Straker suddenly realized he would have to rethink another aspect of his investigation: specifically his observations of the surveillance they’d endured back in Moscow.

‘This intimidation was constantly ratcheted up,’ said Obrenovich. ‘My commercial activities in Russia were, then – and have been since – constantly investigated; they suffer unending interventions: raids by balaclava-wearing tax inspectors from the FSB's Economic Security Directorate are the Kremlin's favourite. Such harassment has caused me severe financial losses. Finally, I started receiving death threats to the extent that I had to get my family out of the country.

‘But that was exactly the kind of political oppression I was trying to put a stop to. So I was not deterred. If anything, having been driven into exile, it spurred me on. But I had a problem. Which politician could I back after Nemtsov was murdered? There weren’t that many around offering too much promise.

‘It soon became clear that the politician most worthy of any attention was Oksana Pavlova, the mayor of Moscow. So I decided to step up. Since Nemtsov's assassination, I have been bankrolling her entire political operation. To me, she is the only viable challenger to President Tarkovsky.

‘I saw the City of Moscow winning the Russian Grand Prix as the starting gun for Pavlova to become a national political contender,’ said Obrenovich. ‘With my F1 connections, I saw a material opportunity to use a Moscow Grand Prix as a platform to launch Mayor Pavlova – not just here in Russia, but as a world figure. I wanted her to be seen internationally as a new leader the West could believe in – a person through whom the world could believe in Russia again. A politician – a leader in waiting – ready to take over as president of Russia. At this moment, gentlemen, Oksana Pavlova is Russian democracy's last best hope.’

Straker found himself sighing as another piece of all this was making a little more sense. Under his breath, he said: ‘The Zhar-ptitsa, no less?’

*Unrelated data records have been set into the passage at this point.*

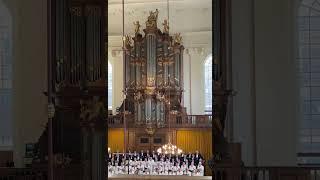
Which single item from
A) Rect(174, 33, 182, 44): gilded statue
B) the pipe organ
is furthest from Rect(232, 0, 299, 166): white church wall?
Rect(174, 33, 182, 44): gilded statue

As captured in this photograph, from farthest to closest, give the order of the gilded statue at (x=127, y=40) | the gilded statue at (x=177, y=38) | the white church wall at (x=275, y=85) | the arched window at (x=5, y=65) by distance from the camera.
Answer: the gilded statue at (x=177, y=38), the gilded statue at (x=127, y=40), the arched window at (x=5, y=65), the white church wall at (x=275, y=85)

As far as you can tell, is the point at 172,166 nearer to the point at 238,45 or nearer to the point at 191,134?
the point at 191,134

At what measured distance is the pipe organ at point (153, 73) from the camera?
21562 millimetres

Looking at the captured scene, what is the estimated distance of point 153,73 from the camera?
21906 millimetres

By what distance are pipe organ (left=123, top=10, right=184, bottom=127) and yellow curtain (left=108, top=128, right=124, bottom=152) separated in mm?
919

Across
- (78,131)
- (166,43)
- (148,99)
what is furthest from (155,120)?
(78,131)

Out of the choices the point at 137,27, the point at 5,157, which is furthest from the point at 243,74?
the point at 137,27

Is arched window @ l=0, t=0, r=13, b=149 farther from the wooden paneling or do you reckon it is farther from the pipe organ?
the pipe organ

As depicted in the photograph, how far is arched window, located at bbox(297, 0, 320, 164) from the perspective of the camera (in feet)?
43.2

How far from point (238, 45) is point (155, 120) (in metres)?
9.66

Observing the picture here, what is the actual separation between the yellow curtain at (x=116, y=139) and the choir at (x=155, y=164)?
2182 mm

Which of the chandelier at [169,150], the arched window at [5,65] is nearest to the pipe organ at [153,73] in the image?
the chandelier at [169,150]

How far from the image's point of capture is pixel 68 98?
1252 centimetres

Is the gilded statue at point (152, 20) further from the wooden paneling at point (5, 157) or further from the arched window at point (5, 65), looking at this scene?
the wooden paneling at point (5, 157)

Obrenovich smiled, acknowledging the connection Straker had just made. ‘So, I put Russia's leading racing driver, Yegor Baryshnikov, up to calling for a Moscow Grand Prix. I paid for his open letter, advocating it, to be advertised all over Russia. I convened and fronted the meetings with Arno Ravilious at Motor Racing Promotions Limited to negotiate the award of the race to Moscow. I put up the money to fund the bid and then to finance the development of the Grand Prix circuit. I also managed Mayor Pavlova's PR around the Moscow Grand Prix, so that it would maximize the political impact for her.’

While Obrenovich was talking, it brought to mind something that had been bugging Straker since their dramatic intervention to halt Sabatino's interrogation by the police in the hospital. That baf-fling question put to her by one of those police officers:

When did you agree to the rally with the mayor?

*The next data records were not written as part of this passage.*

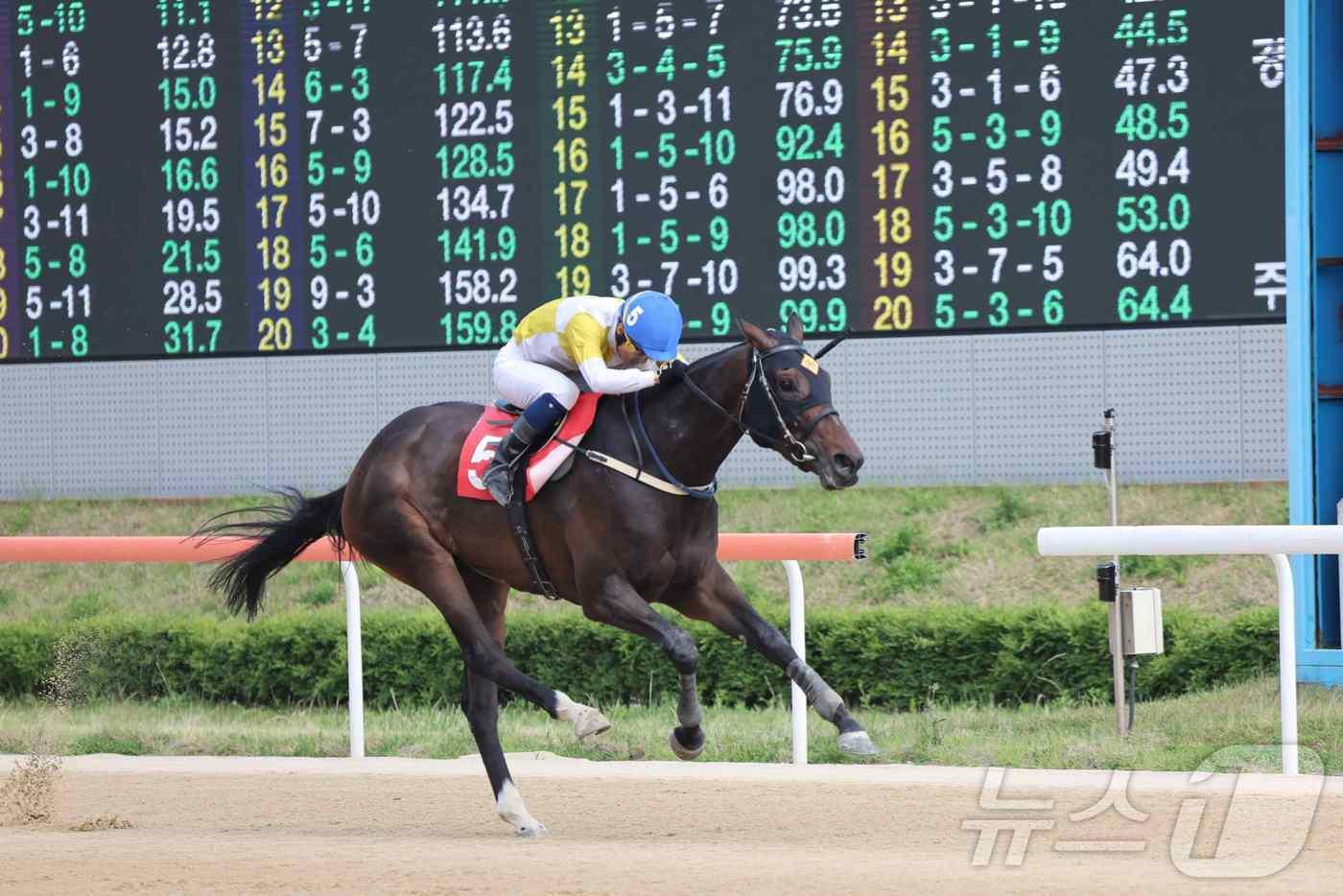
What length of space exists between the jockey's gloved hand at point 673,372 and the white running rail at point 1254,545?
124cm

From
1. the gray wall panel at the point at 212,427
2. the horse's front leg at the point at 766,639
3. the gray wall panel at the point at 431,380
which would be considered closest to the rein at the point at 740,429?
the horse's front leg at the point at 766,639

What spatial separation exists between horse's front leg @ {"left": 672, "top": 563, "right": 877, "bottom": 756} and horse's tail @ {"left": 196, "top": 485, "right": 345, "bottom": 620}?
1.33 metres

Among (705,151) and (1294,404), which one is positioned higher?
(705,151)

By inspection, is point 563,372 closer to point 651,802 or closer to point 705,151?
point 651,802

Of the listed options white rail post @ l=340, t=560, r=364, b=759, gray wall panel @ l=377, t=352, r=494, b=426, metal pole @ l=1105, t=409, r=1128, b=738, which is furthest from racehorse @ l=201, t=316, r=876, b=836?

Straker wondered if that was how all this fitted together? Did that association begin to explain why the State was coming down so hard on Ptarmigan?

Straker, though, had to make further connections. ‘You didn’t explain how “politics” prompted you to remove the directors of Moscow 100.’

‘I didn’t remove them,’ said Obrenovich sharply, reaching unhurriedly for a croissant from a basket on the table.